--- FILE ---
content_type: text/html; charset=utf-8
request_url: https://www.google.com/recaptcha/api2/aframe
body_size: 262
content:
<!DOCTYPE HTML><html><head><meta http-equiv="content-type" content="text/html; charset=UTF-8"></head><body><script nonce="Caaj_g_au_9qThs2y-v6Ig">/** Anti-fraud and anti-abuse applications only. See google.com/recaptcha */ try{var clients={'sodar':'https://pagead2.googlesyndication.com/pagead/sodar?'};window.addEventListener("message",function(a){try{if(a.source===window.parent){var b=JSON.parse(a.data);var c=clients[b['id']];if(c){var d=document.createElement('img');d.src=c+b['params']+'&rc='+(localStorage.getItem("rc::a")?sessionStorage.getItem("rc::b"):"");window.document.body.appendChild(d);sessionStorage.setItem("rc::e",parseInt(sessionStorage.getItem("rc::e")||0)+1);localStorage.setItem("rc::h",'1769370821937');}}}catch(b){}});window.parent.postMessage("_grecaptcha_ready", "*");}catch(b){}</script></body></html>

==

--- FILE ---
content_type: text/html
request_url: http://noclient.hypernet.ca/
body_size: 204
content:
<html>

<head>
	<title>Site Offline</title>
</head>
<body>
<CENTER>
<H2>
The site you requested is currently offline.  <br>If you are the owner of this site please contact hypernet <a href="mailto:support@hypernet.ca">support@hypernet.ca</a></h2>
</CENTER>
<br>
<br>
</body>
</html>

> **Task details**
From the records above, transcribe exactly the run of lines that opens with the line holding "body_size: 262" and closes with the line holding "Anti-fraud and anti-abuse", both included.

> **Problem solution**
body_size: 262
content:
<!DOCTYPE HTML><html><head><meta http-equiv="content-type" content="text/html; charset=UTF-8"></head><body><script nonce="Caaj_g_au_9qThs2y-v6Ig">/** Anti-fraud and anti-abuse applications only. See google.com/recaptcha */ try{var clients={'sodar':'https://pagead2.googlesyndication.com/pagead/sodar?'};window.addEventListener("message",function(a){try{if(a.source===window.parent){var b=JSON.parse(a.data);var c=clients[b['id']];if(c){var d=document.createElement('img');d.src=c+b['params']+'&rc='+(localStorage.getItem("rc::a")?sessionStorage.getItem("rc::b"):"");window.document.body.appendChild(d);sessionStorage.setItem("rc::e",parseInt(sessionStorage.getItem("rc::e")||0)+1);localStorage.setItem("rc::h",'1769370821937');}}}catch(b){}});window.parent.postMessage("_grecaptcha_ready", "*");}catch(b){}</script></body></html>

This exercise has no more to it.